Les députés, à ne plus être présentés comme nouveaux (puisqu’ils ont ce statut depuis plus de trois mois), ont commencé à interpeller le gouvernement depuis lundi dernier. Ce n’était pas trop tôt, et c’était intéressant de voir s’il pouvait y avoir quelques nouveautés dans ce rituel qui date de plus longtemps et qui n’a quasiment jamais ébranlé un quelconque exécutif.
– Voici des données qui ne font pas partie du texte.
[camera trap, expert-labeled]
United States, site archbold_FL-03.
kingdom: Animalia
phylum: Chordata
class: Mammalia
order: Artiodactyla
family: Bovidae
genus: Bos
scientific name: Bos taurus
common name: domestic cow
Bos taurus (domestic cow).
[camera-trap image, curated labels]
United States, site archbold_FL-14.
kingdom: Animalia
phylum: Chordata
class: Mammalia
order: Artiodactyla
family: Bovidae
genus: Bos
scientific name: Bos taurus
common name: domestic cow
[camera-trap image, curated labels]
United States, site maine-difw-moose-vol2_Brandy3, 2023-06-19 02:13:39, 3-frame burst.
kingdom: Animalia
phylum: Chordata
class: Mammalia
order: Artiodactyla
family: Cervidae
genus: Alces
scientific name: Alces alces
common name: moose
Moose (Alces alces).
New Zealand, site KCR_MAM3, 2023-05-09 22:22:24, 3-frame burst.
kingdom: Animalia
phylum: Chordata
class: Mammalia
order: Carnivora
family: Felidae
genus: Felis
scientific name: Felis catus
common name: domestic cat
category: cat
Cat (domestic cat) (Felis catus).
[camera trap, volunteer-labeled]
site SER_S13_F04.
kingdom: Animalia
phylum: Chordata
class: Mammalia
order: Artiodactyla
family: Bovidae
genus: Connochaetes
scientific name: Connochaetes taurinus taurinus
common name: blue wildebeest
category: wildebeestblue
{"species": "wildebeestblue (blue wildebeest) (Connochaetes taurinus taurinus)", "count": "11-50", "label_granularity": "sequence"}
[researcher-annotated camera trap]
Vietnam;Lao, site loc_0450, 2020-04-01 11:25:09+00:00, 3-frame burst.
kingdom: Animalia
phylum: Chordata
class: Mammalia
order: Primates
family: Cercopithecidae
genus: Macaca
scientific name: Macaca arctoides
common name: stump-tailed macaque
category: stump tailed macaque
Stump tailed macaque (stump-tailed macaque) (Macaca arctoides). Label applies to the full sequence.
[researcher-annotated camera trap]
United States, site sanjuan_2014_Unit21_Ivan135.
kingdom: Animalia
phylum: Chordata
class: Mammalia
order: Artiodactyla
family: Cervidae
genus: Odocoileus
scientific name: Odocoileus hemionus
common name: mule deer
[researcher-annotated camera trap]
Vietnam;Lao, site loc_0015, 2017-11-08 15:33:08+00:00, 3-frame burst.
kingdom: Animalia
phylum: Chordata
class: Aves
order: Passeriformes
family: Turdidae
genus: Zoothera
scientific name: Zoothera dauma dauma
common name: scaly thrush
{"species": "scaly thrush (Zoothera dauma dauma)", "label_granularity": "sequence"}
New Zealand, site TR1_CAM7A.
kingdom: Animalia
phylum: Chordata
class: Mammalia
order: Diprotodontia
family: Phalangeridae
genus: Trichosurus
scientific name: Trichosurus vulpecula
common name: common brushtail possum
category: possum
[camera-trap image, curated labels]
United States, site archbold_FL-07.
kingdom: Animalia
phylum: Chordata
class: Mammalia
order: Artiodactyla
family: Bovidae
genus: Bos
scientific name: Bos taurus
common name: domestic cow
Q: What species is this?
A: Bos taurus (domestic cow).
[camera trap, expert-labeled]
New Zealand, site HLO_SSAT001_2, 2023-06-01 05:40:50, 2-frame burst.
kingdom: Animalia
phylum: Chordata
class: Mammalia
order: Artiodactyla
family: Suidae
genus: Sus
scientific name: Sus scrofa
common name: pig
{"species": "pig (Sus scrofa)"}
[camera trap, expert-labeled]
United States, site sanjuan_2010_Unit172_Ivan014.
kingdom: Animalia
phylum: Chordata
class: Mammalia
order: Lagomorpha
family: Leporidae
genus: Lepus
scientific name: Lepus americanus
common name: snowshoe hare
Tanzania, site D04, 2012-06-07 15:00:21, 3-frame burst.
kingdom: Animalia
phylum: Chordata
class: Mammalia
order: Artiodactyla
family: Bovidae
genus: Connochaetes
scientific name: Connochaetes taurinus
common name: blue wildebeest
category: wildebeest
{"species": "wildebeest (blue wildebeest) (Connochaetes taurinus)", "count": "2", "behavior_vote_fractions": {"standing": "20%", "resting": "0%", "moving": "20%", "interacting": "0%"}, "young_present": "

Cependant, l’un des sujets abordés par les élus, lors de leurs interventions, était celui du pouvoir d’achat des Algériens. Epineux, ce dossier ne peut laisser personne indifférent. La quasi-majorité des citoyens le vivent quotidiennement. Les exemples pullulent sur l’impact direct de la crise économique actuelle qui sévit dans le pays. Personne n’ose lancer de projets, et ceux qui en ont, ont déjà mis la clé sous le paillasson ou se préparent à le faire.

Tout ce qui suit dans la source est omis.